_REQUIRED ACTION_:
Give back the text of every item below word for word, leaving out the pictures.

_MATERIAL TO PROCESS_:

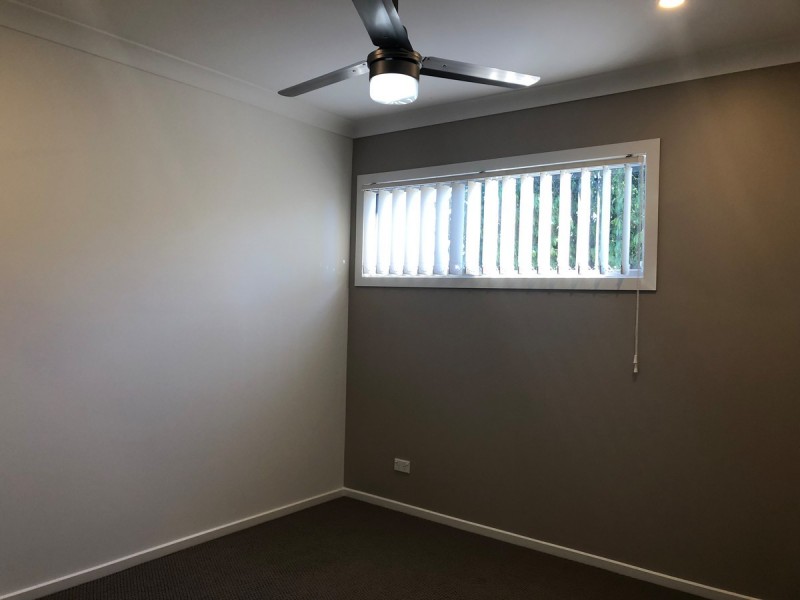 1/15 Mansfield Street, Coorparoo QLD 4151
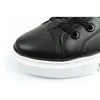 Skechers Snoop Dogg M 251016/BKW batai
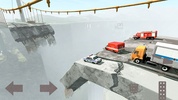Super Car Crash Simulator screenshot 9
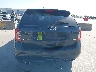 2FMDK3AK7DB****** Destrozados 2013 Ford Edge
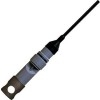 Horiba Laqua 9551-100D Dissolved Oxygen Electrode, # 3014047091 Horiba Laqua 9551-100D Dissolved Oxygen Electrode, # 3014047091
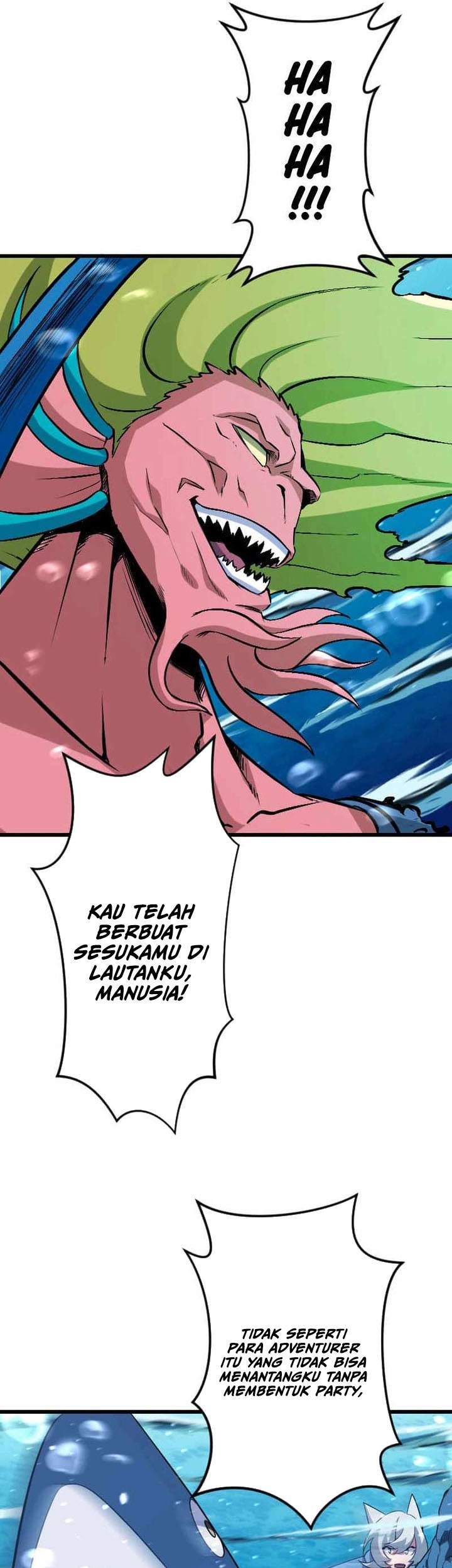 Halaman 123
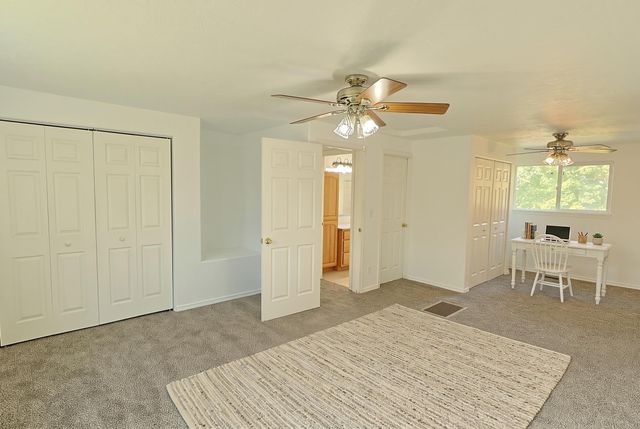 12415 27TH Ave, Spokane Valley, WA 99216
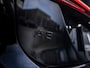 Audi A5 Avant 2.0 e-hybrid quattro S edition 299PK - Panorama l Passenger Displ. l Matrix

_ANSWER TO THIS TASK_:
 1/15 Mansfield Street, Coorparoo QLD 4151
 Skechers Snoop Dogg M 251016/BKW batai
Super Car Crash Simulator screenshot 9
 2FMDK3AK7DB****** Destrozados 2013 Ford Edge
 Horiba Laqua 9551-100D Dissolved Oxygen Electrode, # 3014047091 Horiba Laqua 9551-100D Dissolved Oxygen Electrode, # 3014047091
 Halaman 123
 12415 27TH Ave, Spokane Valley, WA 99216
 Audi A5 Avant 2.0 e-hybrid quattro S edition 299PK - Panorama l Passenger Displ. l Matrix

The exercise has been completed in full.